AI業界の熾烈な人材争奪戦の中、グーグルが驚くような手段を講じていることが報じられています。同社のAI部門であるDeepMindの一部社員が、実質的に業務を課されることなく報酬を受け取っているというのです。
AI部門の社員が「何もしていない」のに給料が支払われるワケ
この情報は、米メディア「Business Insider」の報道によるものです。報道によれば、グーグルは優秀なAI人材をライバル企業に引き抜かれることを避けるため、一部のDeepMind社員に対し、特定の業務を与えることなく給与を支払い続けているとのことです。
単なる社内待機というレベルではなく、いわば「保持のための給料」という位置づけ。OpenAIやマイクロソフトなど、世界中のテック大手がAI人材の確保にしのぎを削る中で、こうした対応は今後さらに広がる可能性もあります。
英国では「競業避止義務」が重荷に
特に問題となっているのが、DeepMindの本拠地でもあるロンドンでの事例です。イギリスでは、社員がライバル企業に転職することを制限する「競業避止義務(ノンコンピート条項)」が法的に有効とされており、これが社員に重くのしかかっているようです。
2024年にアメリカでは連邦取引委員会(FTC)がほとんどのノンコンピート契約を無効としましたが、イギリスでは依然として有効であり、DeepMindの一部社員たちは「抜け出せない」と苦しんでいると伝えられています。
実際、マイクロソフトのAI部門副社長は「DeepMindの社員から“絶望的な気持ちで連絡が来る”」と明かしており、その発言が注目を集めました。
テック業界のAI人材争奪戦は限界に近づいている?
この事例は、AI分野での人材価値がどれだけ高騰しているかを物語っています。グーグルは「とにかく手放したくない」人材を、業務がなくとも社内にとどめておくため、報酬を支払い続けるという極端な手法を取っています。

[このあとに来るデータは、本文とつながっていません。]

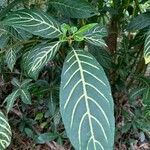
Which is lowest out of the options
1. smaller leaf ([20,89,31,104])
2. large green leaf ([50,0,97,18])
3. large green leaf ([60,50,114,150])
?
smaller leaf ([20,89,31,104])

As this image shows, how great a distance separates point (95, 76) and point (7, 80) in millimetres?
1038

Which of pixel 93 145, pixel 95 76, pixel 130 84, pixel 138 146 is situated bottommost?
pixel 138 146

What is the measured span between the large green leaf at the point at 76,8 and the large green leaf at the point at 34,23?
149 mm

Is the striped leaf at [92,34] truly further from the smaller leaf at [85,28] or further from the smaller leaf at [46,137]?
the smaller leaf at [46,137]

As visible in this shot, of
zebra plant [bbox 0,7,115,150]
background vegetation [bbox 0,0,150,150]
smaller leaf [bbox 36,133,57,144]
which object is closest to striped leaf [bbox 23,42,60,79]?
zebra plant [bbox 0,7,115,150]

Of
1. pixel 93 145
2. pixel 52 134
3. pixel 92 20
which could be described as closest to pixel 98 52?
pixel 92 20

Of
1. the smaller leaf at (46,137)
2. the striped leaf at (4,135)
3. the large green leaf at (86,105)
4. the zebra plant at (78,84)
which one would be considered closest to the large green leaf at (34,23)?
the zebra plant at (78,84)

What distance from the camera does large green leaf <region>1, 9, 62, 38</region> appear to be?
1025 millimetres

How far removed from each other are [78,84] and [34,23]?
245 mm

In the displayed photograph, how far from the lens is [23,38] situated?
1.30 m

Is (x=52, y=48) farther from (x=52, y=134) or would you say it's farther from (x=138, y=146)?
(x=138, y=146)

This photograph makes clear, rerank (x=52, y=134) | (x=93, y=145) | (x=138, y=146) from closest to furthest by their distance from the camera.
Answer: (x=93, y=145), (x=52, y=134), (x=138, y=146)

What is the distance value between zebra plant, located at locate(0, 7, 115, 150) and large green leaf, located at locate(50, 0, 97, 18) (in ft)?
0.31

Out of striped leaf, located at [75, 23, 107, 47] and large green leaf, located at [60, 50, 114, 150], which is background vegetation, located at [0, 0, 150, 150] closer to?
striped leaf, located at [75, 23, 107, 47]
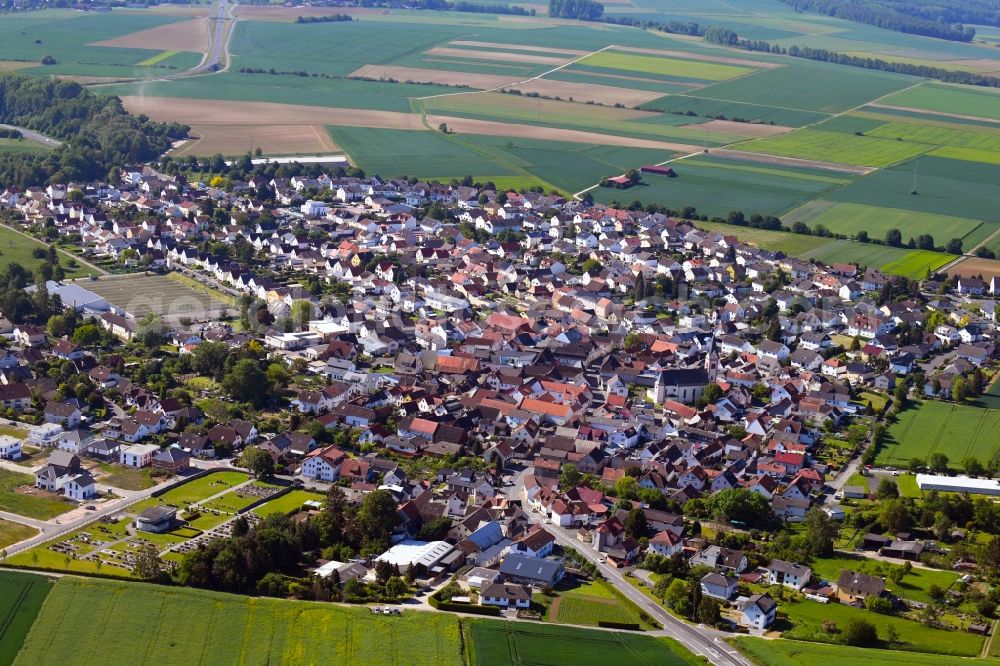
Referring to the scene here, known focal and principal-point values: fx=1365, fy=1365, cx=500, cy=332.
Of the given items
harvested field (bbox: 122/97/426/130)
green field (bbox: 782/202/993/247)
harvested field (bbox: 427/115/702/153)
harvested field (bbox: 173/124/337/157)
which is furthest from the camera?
harvested field (bbox: 122/97/426/130)

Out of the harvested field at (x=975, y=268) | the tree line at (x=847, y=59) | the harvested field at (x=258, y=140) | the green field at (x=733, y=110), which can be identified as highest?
the tree line at (x=847, y=59)

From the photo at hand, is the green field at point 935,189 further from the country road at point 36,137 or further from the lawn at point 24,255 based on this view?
the country road at point 36,137

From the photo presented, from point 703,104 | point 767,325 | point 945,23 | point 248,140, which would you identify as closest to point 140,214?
point 248,140

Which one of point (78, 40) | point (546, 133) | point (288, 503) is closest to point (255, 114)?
point (546, 133)

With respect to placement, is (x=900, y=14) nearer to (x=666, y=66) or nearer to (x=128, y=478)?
(x=666, y=66)

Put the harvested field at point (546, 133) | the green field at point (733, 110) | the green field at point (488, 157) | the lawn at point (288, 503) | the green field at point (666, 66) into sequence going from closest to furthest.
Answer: the lawn at point (288, 503) → the green field at point (488, 157) → the harvested field at point (546, 133) → the green field at point (733, 110) → the green field at point (666, 66)

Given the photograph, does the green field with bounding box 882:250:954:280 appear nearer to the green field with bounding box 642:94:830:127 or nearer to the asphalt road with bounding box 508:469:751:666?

現時点で同様の事例が他社から報告されているわけではありませんが、業界全体として同様の動きがあっても不思議ではありません。AIは今や企業の中核技術であり、「優秀な人材を確保すること=将来への投資」とみなされています。
静かなる“ゼロタスク社員”の時代
表向きには何もしていないが、実際には「会社のためにいるだけで価値がある」──そんな社員が、今後もAI業界を中心に増えていくかもしれません。
グーグルからの公式コメントはまだ発表されていませんが、この件が示すのは、単なる企業戦略の話にとどまらず、テクノロジーと労働の関係性が根本から変わりつつあるということです。誰がどこで、どのように「価値を生む」のか。その定義は、これから大きく変わっていくかもしれません。